Minerals are formed when geological or biological activity create unique combinations of elements. The type of mineral you get is dependent on the environment in which it forms. For geological minerals, pressure and temperature can vary to give different combinations that are difficult to replicate in a lab. For biological minerals, life slowly but surely undergoes processes that shift and shape minerals, usually as a waste product from obtaining energy. But with 3 billion years of life forming and reforming on our planet, springing up new diversity and losing countless species to extinction, there may be minerals that we simply haven’t heard of, residing deep underground waiting to be discovered. But which process gives rise to more minerals? Biological or Geological?
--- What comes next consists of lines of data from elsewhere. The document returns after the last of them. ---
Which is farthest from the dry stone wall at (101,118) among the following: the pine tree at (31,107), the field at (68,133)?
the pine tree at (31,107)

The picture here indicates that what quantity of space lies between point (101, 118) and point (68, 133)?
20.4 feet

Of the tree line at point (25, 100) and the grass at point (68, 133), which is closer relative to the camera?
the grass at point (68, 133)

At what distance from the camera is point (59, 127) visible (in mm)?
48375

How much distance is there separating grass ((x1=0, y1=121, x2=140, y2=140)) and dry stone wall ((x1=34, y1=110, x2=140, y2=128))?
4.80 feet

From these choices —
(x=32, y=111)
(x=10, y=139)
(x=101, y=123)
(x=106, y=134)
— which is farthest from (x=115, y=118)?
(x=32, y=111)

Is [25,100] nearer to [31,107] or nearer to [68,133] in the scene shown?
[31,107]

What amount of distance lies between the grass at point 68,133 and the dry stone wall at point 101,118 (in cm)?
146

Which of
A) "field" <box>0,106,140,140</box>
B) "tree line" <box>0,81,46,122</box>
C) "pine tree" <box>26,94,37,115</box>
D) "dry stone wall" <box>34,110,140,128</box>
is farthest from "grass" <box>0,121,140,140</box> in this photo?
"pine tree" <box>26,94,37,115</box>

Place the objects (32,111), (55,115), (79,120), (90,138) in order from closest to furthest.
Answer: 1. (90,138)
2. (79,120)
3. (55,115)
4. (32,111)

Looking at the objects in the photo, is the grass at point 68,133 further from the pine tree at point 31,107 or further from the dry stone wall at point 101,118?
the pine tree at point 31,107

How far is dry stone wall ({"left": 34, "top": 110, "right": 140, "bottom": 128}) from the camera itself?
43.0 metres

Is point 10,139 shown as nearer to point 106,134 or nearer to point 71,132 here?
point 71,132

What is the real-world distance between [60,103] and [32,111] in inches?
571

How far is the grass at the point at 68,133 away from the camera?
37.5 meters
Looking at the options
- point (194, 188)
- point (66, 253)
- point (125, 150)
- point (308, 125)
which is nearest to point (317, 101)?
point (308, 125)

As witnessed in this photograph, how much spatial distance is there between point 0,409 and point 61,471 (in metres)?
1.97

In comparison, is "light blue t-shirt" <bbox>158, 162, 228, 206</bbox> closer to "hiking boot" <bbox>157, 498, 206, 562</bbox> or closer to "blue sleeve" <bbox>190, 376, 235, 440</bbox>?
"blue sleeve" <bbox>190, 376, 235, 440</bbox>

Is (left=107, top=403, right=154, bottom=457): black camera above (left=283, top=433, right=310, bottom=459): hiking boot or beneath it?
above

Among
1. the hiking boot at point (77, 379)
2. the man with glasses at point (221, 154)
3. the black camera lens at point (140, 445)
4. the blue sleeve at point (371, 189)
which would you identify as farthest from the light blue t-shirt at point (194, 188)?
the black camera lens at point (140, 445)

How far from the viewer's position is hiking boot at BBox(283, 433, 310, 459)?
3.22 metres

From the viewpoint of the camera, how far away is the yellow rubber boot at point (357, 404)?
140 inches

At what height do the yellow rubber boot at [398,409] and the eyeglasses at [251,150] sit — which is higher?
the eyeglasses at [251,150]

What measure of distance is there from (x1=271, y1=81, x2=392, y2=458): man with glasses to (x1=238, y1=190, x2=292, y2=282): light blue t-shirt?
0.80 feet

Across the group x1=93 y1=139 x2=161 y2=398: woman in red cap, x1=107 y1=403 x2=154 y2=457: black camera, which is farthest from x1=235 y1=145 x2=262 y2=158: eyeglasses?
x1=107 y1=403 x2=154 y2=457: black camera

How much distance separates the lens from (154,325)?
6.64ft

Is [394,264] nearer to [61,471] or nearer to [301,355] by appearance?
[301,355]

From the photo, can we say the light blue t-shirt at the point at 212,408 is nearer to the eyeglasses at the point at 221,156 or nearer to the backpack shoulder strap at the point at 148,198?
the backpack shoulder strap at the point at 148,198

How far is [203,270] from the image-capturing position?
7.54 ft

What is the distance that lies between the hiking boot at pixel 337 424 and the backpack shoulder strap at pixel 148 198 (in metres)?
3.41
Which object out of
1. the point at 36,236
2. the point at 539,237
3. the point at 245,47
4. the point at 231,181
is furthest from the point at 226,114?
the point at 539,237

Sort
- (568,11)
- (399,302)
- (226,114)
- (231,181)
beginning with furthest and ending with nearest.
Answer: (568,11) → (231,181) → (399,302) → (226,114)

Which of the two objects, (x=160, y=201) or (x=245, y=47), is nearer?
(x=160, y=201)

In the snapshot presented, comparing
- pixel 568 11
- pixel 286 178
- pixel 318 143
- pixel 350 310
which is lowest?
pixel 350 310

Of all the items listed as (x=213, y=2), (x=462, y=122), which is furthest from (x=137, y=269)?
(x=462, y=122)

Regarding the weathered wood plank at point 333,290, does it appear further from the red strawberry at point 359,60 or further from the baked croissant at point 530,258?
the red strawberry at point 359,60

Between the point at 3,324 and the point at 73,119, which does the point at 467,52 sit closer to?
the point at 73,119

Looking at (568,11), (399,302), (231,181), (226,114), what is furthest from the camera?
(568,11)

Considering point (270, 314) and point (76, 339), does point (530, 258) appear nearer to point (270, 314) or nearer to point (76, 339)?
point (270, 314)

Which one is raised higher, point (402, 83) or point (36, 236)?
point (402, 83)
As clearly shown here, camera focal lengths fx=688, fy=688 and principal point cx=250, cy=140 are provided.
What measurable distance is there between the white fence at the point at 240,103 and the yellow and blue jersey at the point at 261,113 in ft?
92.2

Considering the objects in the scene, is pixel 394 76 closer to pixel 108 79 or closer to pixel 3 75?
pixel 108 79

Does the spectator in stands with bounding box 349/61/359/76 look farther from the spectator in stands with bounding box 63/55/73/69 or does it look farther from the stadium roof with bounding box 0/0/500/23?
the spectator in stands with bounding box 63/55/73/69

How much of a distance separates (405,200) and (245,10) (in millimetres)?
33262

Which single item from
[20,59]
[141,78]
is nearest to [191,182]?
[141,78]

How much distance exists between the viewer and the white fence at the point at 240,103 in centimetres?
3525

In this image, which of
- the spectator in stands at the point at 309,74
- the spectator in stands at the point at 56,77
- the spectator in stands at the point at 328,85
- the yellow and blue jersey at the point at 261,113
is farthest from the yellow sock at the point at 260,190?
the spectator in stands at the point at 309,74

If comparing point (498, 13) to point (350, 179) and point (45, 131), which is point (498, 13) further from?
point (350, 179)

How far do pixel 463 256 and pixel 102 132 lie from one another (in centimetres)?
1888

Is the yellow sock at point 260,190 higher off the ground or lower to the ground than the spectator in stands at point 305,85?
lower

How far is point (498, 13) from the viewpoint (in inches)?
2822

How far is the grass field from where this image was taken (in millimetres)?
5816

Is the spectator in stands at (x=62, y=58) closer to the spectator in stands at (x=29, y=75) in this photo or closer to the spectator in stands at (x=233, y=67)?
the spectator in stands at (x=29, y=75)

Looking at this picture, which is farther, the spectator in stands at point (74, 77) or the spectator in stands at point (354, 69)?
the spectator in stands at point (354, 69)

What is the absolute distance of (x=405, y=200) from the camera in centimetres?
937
About ten years ago, Robert Hazen from the Carnegie Institution showed that the two-thirds of the diversity seen in Earth’s minerals primarily arose as a byproduct of life, and specifically around 2.4 Billion years ago with the rise of photosynthesis in plants. This gave the planet an atmosphere rich in oxygen.
Now, taking it one step further, Hazen and colleagues are using statistical models of ecosystem research and analysis of mineralogical databases to study the potential of our ecosystem to produce minerals, and the results are fascinating.
They calculated that there is a 22 percent chance that a particular mineral is found in only one place on Earth, while 65 percent are found in 10 or less places, called localities. This means that most minerals should be rare.
“Minerals follow the same kind of frequency of distribution as words in a book,” Hazen explained. “For example, the most-used words in a book are extremely common such as ‘and,’ ‘the,’ and ‘a.’ Rare words define the diversity of a book’s vocabulary. The same is true for minerals on Earth. Rare minerals define our planet’s mineralogical diversity.”
The research suggests that as many as 1,500 minerals are somewhere on the planet waiting to be found, or once existed somewhere on Earth in the past. However, there are patterns to the missing minerals. Colour is a big one, since white minerals may be tougher to distinguish from other rocks. Hazen has predicted that about 35% of Sodium minerals haven’t been discovered due to poor crystallization, solubility in water, and white colour.
The Earth’s mineral composition also acts like a fingerprint, with the specific history of the planet leading to what we see. “This means that despite the physical, chemical, and biological factors that control most of our planet’s mineral diversity, Earth’s mineralogy is unique in the cosmos,” Hazen said.